Not sure if that is applicable to C, though.

@hsattler, I believe that “visibility” in the “shared object / DLL” context refers to whether a certain symbol is available with “external visibility” property allowing you to look it up for linking purposes.

In my case, I’m intentionally dealing with static linking. Furthermore, I’d like to make sure that the non-public symbols are indeed eliminated / obfuscated, i.e. no longer reported by nm or similar tools (or hex dumps).

Kind regards
Ingolf

Yes, anything that is publicly linkable will need to have a predictable name. Using -fvisibility=hidden will prevent direct usage of any symbols not explicitly exported. I think you’re also interested in some kind of obsfucation for which I suspect there are tools that can post-process your library to do that with its internal symbols. But just being hidden should prevent direct usage from outside the library as well.

This is a separate question, but it sounds like an X/Y problem. What are you trying to achieve with such a change?

Library visibility is a platform thing; any ELF-targeting language can (well, should be able to) do it.

CMake has nothing to do with this; find an ELF obsfuscator tool to post-process your binary (probably with a POST_BUILD rule).

This is a separate question, but it sounds like an X/Y problem. What are you trying to achieve with such a change?

It is related to the problem in that add_executable() with appropriate flags seems to do the initial step of creating one large object file from the collection of individual small object files and required (static) libraries. What I’d like to achieve is inhibiting the .exe suffix which is appended when building for Windows – after all, the result does not resemble an executable.

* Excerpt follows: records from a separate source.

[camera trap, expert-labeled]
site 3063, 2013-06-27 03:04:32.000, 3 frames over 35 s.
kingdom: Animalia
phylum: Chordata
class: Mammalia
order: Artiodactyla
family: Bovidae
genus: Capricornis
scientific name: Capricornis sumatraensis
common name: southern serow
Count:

An alternative question: is it possible to access and use individual “building blocks” of the add_executable() implementation (like for example collecting libraries, evaluation of properties, invoking the compiler/linker, …) in a way which allows something like "do the very same as add_executable() does but use file name XYZ instead of <name>.exe"?

CMake has nothing to do with this; find an ELF obsfuscator tool to post-process your binary (probably with a POST_BUILD rule).

Seconded. The hard thing seems to be to get the one large object file. (Recall that I do not deliver a complete executable and would very much like to avoid having to deliver a bunch of individual libraries.)

Kind regards
Ingolf

Then don’t use add_executable maybe? That makes executables. You want…something else.

You’re calling it “one large object file” but I really doubt you want that; instead you want a static library (which is just a container of objects) that is amassed from other static libraries. What you want sounds like this, but it can be approximated with OBJECT libraries being linked into a final STATIC library that you then distribute.